• **WHAT TO PRODUCE**: Using the passage on Transformer-based object tracking below, decide whether each statement agrees with it. For each, answer yes or no and quote the words that decide it. 1. SwinTrack proposed a local window self-attention mechanism to reduce computational complexity. 2. Faster R-CNN was fast but had low detection accuracy. 3. The SORT algorithm combines a Kalman filter with the Hungarian algorithm.

Significant progress has been made in object detection over the past decade, from early CNN-based methods to current approaches such as ResNet [3]. Object tracking, as a subsequent task, includes both traditional and modern optical flow methods (e.g., FGFA), YOLO, and deep learning-based multi-object detection approaches [4]. However, existing object tracking faces challenges such as track creation, re-identification (ReID) [5], and complex detail expression [6], which make video object detection in real-world applications more challenging. The introduction of Transformer architecture has been a recent significant advancement, showing strong robustness in handling variable-length inputs and target occlusion..

The Self-Attention mechanism of the Transformer can capture dependencies between features on a global scale, unlike CNNs, which are limited to local receptive fields. This global perceptual ability is especially important for tasks involving long-range dependencies [7]. Due to the transformer’s excellent capability in handling sequential data, it has been applied to object tracking and has demonstrated good performance in visual target tracking [8]. In object tracking, the design of dynamic and static templates aims to address the issue of how the object changes and is effectively tracked throughout the video sequence. The dynamic template is used to capture features under dynamic changes, while the static template captures the fixed parts of the target. By combining the contextual information from both, the Transformer model can update the dynamic changes of the target in each frame while maintaining its static features for better object matching. Subsequently, Transformer-based improved models began to emerge, such as SwinTrack [9], which improved input image size and proposed a local window self-attention mechanism to reduce computational complexity, and MixFormer [10], which adopted a more efficient hybrid mechanism that allows the model to share information across multiple modalities. These networks further optimized feature extraction, temporal modeling, and matching strategies, making Transformer a mainstream approach in the field of object tracking.

Despite significant progress in video object tracking, object detection and tracking remain major challenges. The root cause of the problem lies in attention allocation for contextual information and instability in long video object tracking. To address these issues, we propose a novel adaptive attention allocation strategy, Intelli-Context Transformer (ICT), an end-to-end strategy that leverages a Transformer-based Contextual Spatiotemporal Attention Module (CSAM) to improve object detection accuracy. It can adaptively adjust attention scores for object-related information, enhancing both computational efficiency and accuracy.

The main contributions of this study are as follows:

• We propose an adaptive attention allocation strategy to enhance the accuracy and stability of video object tracking.

• We introduce the CSAM based on the Transformer architecture, which strengthens the model’s ability to capture spatiotemporal context information in video sequences.

• We evaluate proposed method on Single Object Tracking (SOT) challenge datasets. The evaluation results show significant advantages in both tracking accuracy and computational efficiency of our method.

2. Related work

Video object recognition is a critical task in computer vision, aiming to identify and track target objects from video sequences. Over the past decade, video object recognition algorithms have made significant progress, largely due to the rapid development of deep learning. In 2015, Shaoqing Ren et al. proposed Faster R-CNN based on convolutional neural networks [11], which achieved high detection accuracy but had slower speed and was primarily used for static object detection. In 2016, Bewley et al. introduced the Simple Online and Realtime Tracking (SORT) algorithm [12] for dynamic tracking. This algorithm combines a Kalman filter and the Hungarian algorithm for real-time object tracking and replaces the detection results computed by Faster R-CNN with those obtained using Aggregated Channel Features (ACF) [13].

(Outline records)
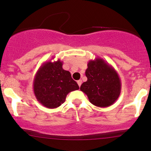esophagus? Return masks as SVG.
Here are the masks:
<instances>
[{
    "instance_id": "esophagus-1",
    "label": "esophagus",
    "mask_w": 151,
    "mask_h": 151,
    "mask_svg": "<svg viewBox=\"0 0 151 151\" xmlns=\"http://www.w3.org/2000/svg\"><path fill=\"white\" fill-rule=\"evenodd\" d=\"M81 83H82V81H81V79H79V80L77 81V84L78 85H79V86H80L81 85Z\"/></svg>"
}]
</instances>
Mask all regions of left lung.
<instances>
[{"label": "left lung", "mask_w": 151, "mask_h": 151, "mask_svg": "<svg viewBox=\"0 0 151 151\" xmlns=\"http://www.w3.org/2000/svg\"><path fill=\"white\" fill-rule=\"evenodd\" d=\"M85 74L87 81L80 90L96 106L105 108L114 104L121 93V82L115 69L100 58L89 60Z\"/></svg>", "instance_id": "1"}]
</instances>
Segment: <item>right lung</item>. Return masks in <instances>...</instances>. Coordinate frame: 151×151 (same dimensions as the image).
Listing matches in <instances>:
<instances>
[{
  "instance_id": "obj_1",
  "label": "right lung",
  "mask_w": 151,
  "mask_h": 151,
  "mask_svg": "<svg viewBox=\"0 0 151 151\" xmlns=\"http://www.w3.org/2000/svg\"><path fill=\"white\" fill-rule=\"evenodd\" d=\"M62 64L60 60L44 62L35 76V96L46 108H58L65 101L69 93L79 89L70 72L62 68Z\"/></svg>"
}]
</instances>
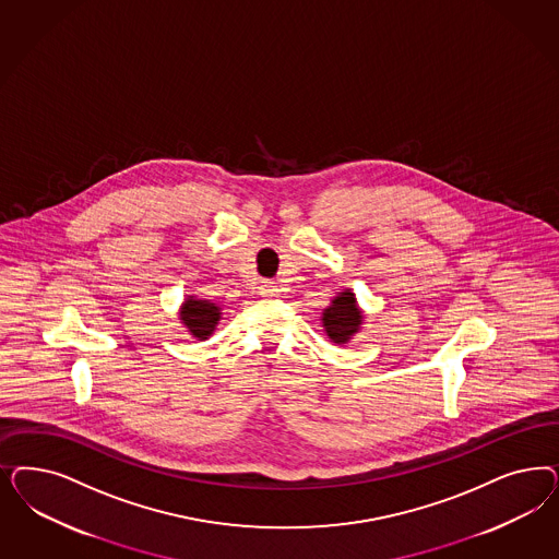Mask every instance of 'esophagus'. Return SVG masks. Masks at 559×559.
<instances>
[{
  "mask_svg": "<svg viewBox=\"0 0 559 559\" xmlns=\"http://www.w3.org/2000/svg\"><path fill=\"white\" fill-rule=\"evenodd\" d=\"M259 294H261V296H275V294H277V284H275V282H271V280H267V282H261V286H259Z\"/></svg>",
  "mask_w": 559,
  "mask_h": 559,
  "instance_id": "1",
  "label": "esophagus"
}]
</instances>
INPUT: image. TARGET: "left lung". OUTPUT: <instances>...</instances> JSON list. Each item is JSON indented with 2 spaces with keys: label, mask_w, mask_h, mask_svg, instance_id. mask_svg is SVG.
<instances>
[{
  "label": "left lung",
  "mask_w": 559,
  "mask_h": 559,
  "mask_svg": "<svg viewBox=\"0 0 559 559\" xmlns=\"http://www.w3.org/2000/svg\"><path fill=\"white\" fill-rule=\"evenodd\" d=\"M324 333L333 343H347L360 331L364 314H361L356 294L352 289L340 292L331 305L323 310Z\"/></svg>",
  "instance_id": "left-lung-1"
}]
</instances>
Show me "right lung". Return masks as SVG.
I'll return each mask as SVG.
<instances>
[{
	"label": "right lung",
	"instance_id": "obj_1",
	"mask_svg": "<svg viewBox=\"0 0 559 559\" xmlns=\"http://www.w3.org/2000/svg\"><path fill=\"white\" fill-rule=\"evenodd\" d=\"M219 314H222L219 307H216L214 302L201 300L195 296H189L182 302L179 312L180 323L185 324L189 329V333L199 342L207 340L214 333L217 321H219Z\"/></svg>",
	"mask_w": 559,
	"mask_h": 559
}]
</instances>
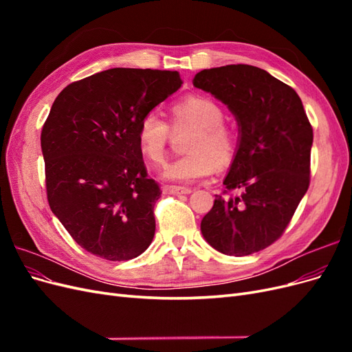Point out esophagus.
Returning <instances> with one entry per match:
<instances>
[{"label": "esophagus", "instance_id": "34e87169", "mask_svg": "<svg viewBox=\"0 0 352 352\" xmlns=\"http://www.w3.org/2000/svg\"><path fill=\"white\" fill-rule=\"evenodd\" d=\"M163 192H164V194H170V195H185V194H190V192H192V189L186 188V186L166 185V186H163Z\"/></svg>", "mask_w": 352, "mask_h": 352}]
</instances>
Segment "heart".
I'll return each instance as SVG.
<instances>
[{
  "mask_svg": "<svg viewBox=\"0 0 352 352\" xmlns=\"http://www.w3.org/2000/svg\"><path fill=\"white\" fill-rule=\"evenodd\" d=\"M175 127L195 126V132L186 145V154L168 162L163 168V177L173 182H197L212 175L216 167L229 166L236 155V138L223 124L225 113L217 101L204 95H188L176 101L172 109ZM168 123L155 111L145 113L138 123V145L151 163L163 162L168 142Z\"/></svg>",
  "mask_w": 352,
  "mask_h": 352,
  "instance_id": "heart-1",
  "label": "heart"
}]
</instances>
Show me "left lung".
<instances>
[{"mask_svg":"<svg viewBox=\"0 0 352 352\" xmlns=\"http://www.w3.org/2000/svg\"><path fill=\"white\" fill-rule=\"evenodd\" d=\"M192 83L228 105L239 131L223 185L241 195H216L201 233L221 254L258 252L282 236L310 185L313 127L298 94L260 67L204 69Z\"/></svg>","mask_w":352,"mask_h":352,"instance_id":"8db88e82","label":"left lung"}]
</instances>
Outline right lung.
<instances>
[{
	"label": "right lung",
	"instance_id": "add662e5",
	"mask_svg": "<svg viewBox=\"0 0 352 352\" xmlns=\"http://www.w3.org/2000/svg\"><path fill=\"white\" fill-rule=\"evenodd\" d=\"M177 72L116 67L73 82L42 127L51 211L88 252L110 261L141 255L162 195L146 175L138 123L182 87Z\"/></svg>",
	"mask_w": 352,
	"mask_h": 352
}]
</instances>
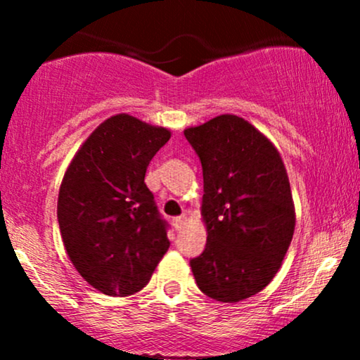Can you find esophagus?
<instances>
[{
	"mask_svg": "<svg viewBox=\"0 0 360 360\" xmlns=\"http://www.w3.org/2000/svg\"><path fill=\"white\" fill-rule=\"evenodd\" d=\"M183 223H184V217H176V218H172V226H174L176 230H179L181 226H183Z\"/></svg>",
	"mask_w": 360,
	"mask_h": 360,
	"instance_id": "esophagus-1",
	"label": "esophagus"
}]
</instances>
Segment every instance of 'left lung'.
Instances as JSON below:
<instances>
[{
	"label": "left lung",
	"mask_w": 360,
	"mask_h": 360,
	"mask_svg": "<svg viewBox=\"0 0 360 360\" xmlns=\"http://www.w3.org/2000/svg\"><path fill=\"white\" fill-rule=\"evenodd\" d=\"M203 167L206 247L189 260L198 288L235 303L271 283L295 233V206L276 147L249 122L220 115L186 128Z\"/></svg>",
	"instance_id": "1"
}]
</instances>
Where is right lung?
<instances>
[{
	"label": "right lung",
	"instance_id": "right-lung-1",
	"mask_svg": "<svg viewBox=\"0 0 360 360\" xmlns=\"http://www.w3.org/2000/svg\"><path fill=\"white\" fill-rule=\"evenodd\" d=\"M169 139L166 128L115 115L65 171L57 201L62 240L77 272L103 295L140 291L169 249V225L143 181Z\"/></svg>",
	"mask_w": 360,
	"mask_h": 360
}]
</instances>
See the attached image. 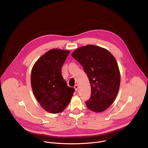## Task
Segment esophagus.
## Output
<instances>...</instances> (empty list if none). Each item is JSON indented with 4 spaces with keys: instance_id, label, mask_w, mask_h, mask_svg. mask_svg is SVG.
<instances>
[{
    "instance_id": "1",
    "label": "esophagus",
    "mask_w": 148,
    "mask_h": 148,
    "mask_svg": "<svg viewBox=\"0 0 148 148\" xmlns=\"http://www.w3.org/2000/svg\"><path fill=\"white\" fill-rule=\"evenodd\" d=\"M74 89H75V91H78V85H77V84H76V85H75L74 86Z\"/></svg>"
}]
</instances>
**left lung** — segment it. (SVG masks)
Segmentation results:
<instances>
[{"mask_svg": "<svg viewBox=\"0 0 148 148\" xmlns=\"http://www.w3.org/2000/svg\"><path fill=\"white\" fill-rule=\"evenodd\" d=\"M72 56L82 66L91 88L87 108L101 112L114 101L120 86V72L116 59L107 49L88 45L77 49Z\"/></svg>", "mask_w": 148, "mask_h": 148, "instance_id": "obj_1", "label": "left lung"}]
</instances>
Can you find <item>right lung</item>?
Returning <instances> with one entry per match:
<instances>
[{"mask_svg": "<svg viewBox=\"0 0 148 148\" xmlns=\"http://www.w3.org/2000/svg\"><path fill=\"white\" fill-rule=\"evenodd\" d=\"M69 53V50L51 49L39 58L32 70L33 94L41 107L51 114L63 111L75 91L67 86L61 75V67Z\"/></svg>", "mask_w": 148, "mask_h": 148, "instance_id": "right-lung-1", "label": "right lung"}]
</instances>
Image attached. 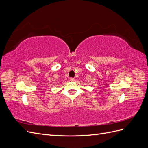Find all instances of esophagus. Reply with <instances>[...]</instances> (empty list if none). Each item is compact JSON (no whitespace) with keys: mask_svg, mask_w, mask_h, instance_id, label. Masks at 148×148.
<instances>
[{"mask_svg":"<svg viewBox=\"0 0 148 148\" xmlns=\"http://www.w3.org/2000/svg\"><path fill=\"white\" fill-rule=\"evenodd\" d=\"M70 80L71 82H74L75 81V78H70Z\"/></svg>","mask_w":148,"mask_h":148,"instance_id":"34e87169","label":"esophagus"}]
</instances>
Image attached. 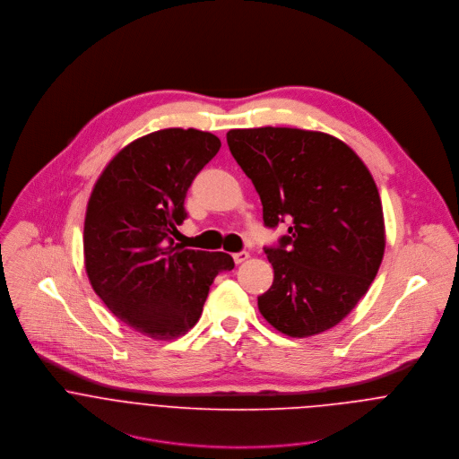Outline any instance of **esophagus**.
Returning <instances> with one entry per match:
<instances>
[{
    "mask_svg": "<svg viewBox=\"0 0 459 459\" xmlns=\"http://www.w3.org/2000/svg\"><path fill=\"white\" fill-rule=\"evenodd\" d=\"M233 260L237 264H240V263L246 262V260H249V253H246V251H240V253H235L233 255Z\"/></svg>",
    "mask_w": 459,
    "mask_h": 459,
    "instance_id": "obj_1",
    "label": "esophagus"
}]
</instances>
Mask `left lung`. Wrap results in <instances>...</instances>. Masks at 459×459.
I'll return each mask as SVG.
<instances>
[{
    "instance_id": "8db88e82",
    "label": "left lung",
    "mask_w": 459,
    "mask_h": 459,
    "mask_svg": "<svg viewBox=\"0 0 459 459\" xmlns=\"http://www.w3.org/2000/svg\"><path fill=\"white\" fill-rule=\"evenodd\" d=\"M226 139L260 195L264 226L291 221L279 246L264 247L273 282L258 297L263 318L290 337L335 327L384 260V210L369 169L325 132L233 129Z\"/></svg>"
}]
</instances>
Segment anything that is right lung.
Returning a JSON list of instances; mask_svg holds the SVG:
<instances>
[{
  "label": "right lung",
  "mask_w": 459,
  "mask_h": 459,
  "mask_svg": "<svg viewBox=\"0 0 459 459\" xmlns=\"http://www.w3.org/2000/svg\"><path fill=\"white\" fill-rule=\"evenodd\" d=\"M221 148L217 135L164 129L143 135L106 166L86 206L84 266L91 288L126 325L157 341L196 325L226 253L184 249L169 237L184 201Z\"/></svg>",
  "instance_id": "1"
}]
</instances>
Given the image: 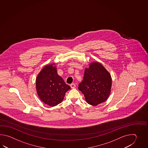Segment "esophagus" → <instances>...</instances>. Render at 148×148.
I'll return each instance as SVG.
<instances>
[{
	"mask_svg": "<svg viewBox=\"0 0 148 148\" xmlns=\"http://www.w3.org/2000/svg\"><path fill=\"white\" fill-rule=\"evenodd\" d=\"M70 87L71 88H75V84H71L70 85Z\"/></svg>",
	"mask_w": 148,
	"mask_h": 148,
	"instance_id": "34e87169",
	"label": "esophagus"
}]
</instances>
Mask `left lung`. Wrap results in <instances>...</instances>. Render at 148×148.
I'll return each mask as SVG.
<instances>
[{"label": "left lung", "mask_w": 148, "mask_h": 148, "mask_svg": "<svg viewBox=\"0 0 148 148\" xmlns=\"http://www.w3.org/2000/svg\"><path fill=\"white\" fill-rule=\"evenodd\" d=\"M112 77L101 63L92 62L85 68L84 79L78 89L84 95L88 104L97 106L107 100L112 88Z\"/></svg>", "instance_id": "left-lung-1"}]
</instances>
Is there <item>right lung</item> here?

• **REPLY TO THE EXERCISE**:
1. Yes: "proposed a local window self-attention mechanism to reduce computational complexity"
2. No: "achieved high detection accuracy but had slower speed"
3. Yes: "combines a Kalman filter and the Hungarian algorithm for real-time object tracking"